Principal Investigator - John W. Park, MD
Clinical Co-Principal Investigator - Mitchel S. Berger, MD

High-grade gliomas remain a surgically incurable disease, largely because of infiltratative growth into surrounding normal brain. Radiotherapy and chemotherapy are limited by inadequate tumor specificity, inherent and/or acquired resistance, and the inability to achieve effective exposure within the brain without causing excessive systemic toxicity. Better therapies must achieve efficient delivery of agents not only to the brain but via selective and efficient targeting to the tumor cells themselves.

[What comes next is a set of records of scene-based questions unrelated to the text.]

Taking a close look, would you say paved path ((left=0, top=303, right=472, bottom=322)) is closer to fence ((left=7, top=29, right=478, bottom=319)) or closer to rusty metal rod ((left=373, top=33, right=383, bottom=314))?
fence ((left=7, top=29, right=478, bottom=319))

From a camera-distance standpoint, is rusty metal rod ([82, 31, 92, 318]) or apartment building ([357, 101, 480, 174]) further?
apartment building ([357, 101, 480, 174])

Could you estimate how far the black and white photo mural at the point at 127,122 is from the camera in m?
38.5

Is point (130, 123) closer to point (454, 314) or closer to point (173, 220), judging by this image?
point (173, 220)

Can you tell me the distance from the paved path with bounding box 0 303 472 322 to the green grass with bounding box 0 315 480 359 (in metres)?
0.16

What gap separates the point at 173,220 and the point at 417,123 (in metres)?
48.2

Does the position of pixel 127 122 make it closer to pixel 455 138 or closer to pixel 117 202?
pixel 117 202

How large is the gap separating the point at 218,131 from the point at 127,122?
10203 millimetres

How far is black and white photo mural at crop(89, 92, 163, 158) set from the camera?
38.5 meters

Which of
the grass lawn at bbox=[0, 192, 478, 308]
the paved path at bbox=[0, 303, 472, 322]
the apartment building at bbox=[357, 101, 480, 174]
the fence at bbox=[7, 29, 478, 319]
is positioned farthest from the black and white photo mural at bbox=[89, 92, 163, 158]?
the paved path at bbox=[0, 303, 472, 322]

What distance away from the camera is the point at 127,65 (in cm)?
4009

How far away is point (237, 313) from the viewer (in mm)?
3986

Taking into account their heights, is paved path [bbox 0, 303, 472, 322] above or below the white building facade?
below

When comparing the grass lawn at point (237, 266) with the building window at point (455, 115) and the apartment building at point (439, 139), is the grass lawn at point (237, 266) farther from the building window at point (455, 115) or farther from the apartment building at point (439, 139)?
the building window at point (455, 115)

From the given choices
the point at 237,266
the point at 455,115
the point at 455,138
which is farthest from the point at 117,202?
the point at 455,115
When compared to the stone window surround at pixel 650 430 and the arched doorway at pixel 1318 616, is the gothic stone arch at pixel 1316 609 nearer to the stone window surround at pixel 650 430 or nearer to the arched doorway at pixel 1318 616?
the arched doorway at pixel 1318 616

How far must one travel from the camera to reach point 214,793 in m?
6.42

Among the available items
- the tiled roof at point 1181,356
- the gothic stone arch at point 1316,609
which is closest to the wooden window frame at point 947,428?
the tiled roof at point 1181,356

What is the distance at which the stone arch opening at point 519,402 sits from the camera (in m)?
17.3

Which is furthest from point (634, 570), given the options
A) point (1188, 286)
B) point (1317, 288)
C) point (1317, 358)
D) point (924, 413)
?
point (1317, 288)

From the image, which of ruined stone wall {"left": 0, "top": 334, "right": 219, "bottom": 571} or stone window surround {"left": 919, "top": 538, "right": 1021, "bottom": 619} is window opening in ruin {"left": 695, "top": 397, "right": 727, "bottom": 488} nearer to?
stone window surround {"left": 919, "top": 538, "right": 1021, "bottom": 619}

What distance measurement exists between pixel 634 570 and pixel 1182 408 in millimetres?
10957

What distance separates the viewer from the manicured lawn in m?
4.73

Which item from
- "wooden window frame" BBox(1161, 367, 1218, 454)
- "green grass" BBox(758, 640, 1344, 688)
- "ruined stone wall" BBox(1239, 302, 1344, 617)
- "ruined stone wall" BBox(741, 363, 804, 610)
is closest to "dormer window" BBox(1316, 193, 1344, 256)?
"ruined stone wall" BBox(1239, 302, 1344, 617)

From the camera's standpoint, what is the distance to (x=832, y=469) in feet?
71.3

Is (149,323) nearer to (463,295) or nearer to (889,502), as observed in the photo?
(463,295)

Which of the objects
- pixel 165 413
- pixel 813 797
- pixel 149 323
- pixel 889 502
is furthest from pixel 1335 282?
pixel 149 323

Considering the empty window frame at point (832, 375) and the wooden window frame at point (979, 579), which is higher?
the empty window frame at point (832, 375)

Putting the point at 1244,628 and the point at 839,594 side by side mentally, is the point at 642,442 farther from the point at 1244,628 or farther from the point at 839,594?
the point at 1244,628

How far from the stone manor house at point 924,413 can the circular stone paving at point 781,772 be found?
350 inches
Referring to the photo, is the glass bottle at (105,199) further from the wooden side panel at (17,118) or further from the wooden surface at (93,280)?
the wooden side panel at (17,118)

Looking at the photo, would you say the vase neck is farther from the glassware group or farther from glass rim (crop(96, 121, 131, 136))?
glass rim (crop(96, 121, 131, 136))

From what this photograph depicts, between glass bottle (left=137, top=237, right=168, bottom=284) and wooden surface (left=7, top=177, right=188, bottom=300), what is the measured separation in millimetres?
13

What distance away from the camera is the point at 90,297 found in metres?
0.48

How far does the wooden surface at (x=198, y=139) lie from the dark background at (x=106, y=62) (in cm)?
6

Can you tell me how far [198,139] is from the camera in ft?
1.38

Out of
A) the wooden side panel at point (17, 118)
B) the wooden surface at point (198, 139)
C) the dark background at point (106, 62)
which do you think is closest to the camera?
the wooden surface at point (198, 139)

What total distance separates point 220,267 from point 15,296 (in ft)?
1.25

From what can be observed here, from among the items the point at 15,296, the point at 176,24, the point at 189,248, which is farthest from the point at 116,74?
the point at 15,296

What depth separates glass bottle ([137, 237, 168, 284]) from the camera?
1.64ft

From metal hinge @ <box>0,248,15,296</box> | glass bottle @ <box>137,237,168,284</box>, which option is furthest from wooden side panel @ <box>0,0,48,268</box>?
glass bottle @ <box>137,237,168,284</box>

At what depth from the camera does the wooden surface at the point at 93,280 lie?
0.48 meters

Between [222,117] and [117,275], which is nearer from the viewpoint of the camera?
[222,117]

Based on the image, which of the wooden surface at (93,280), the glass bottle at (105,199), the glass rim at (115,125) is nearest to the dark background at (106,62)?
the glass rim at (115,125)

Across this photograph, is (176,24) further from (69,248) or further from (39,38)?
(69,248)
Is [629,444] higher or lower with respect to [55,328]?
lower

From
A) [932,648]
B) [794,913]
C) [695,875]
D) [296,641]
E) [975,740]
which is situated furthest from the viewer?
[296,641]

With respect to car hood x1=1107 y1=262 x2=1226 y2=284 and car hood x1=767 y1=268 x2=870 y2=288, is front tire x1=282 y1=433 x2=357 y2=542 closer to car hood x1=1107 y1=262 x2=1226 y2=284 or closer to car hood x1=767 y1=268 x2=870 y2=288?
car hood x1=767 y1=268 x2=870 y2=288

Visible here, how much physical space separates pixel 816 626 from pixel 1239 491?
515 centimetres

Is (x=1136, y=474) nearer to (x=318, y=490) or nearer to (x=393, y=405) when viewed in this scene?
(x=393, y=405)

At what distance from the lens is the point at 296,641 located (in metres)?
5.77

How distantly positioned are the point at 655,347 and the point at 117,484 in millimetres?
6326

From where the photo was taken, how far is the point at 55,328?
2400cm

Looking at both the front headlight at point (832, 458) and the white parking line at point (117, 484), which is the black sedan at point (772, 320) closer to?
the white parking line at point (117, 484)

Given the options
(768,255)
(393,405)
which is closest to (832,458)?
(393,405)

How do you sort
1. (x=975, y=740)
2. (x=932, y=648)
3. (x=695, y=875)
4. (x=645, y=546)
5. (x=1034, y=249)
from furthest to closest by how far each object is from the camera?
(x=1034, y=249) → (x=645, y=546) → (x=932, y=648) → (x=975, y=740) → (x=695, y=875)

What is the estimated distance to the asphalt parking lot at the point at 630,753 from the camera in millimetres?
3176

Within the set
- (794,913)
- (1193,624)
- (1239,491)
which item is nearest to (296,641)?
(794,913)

A research project of the UCSF Breast Cancer SPORE has resulted in development of an immunoliposome technology for receptor-targeted, intracellular drug delivery. This technology will now be applied to brain tumor treatment. Liposomes will be designed to contain a variety of toxic small molcules and nucleic acids. These liposomes will then be targeted to glioma cells by linkage to single-chain antibodies specific for tumor cells expressing EGFR or mutant EGFR. These immunoliposomes will then be targeted to the brain.

Following optimization and evaluation, the most promising constructs will be moved into clinical trials. This approach is expected to selectively increase drug delivery to brain tumors and to have a significant impact on the therapy of otherwise untreatable gliomas.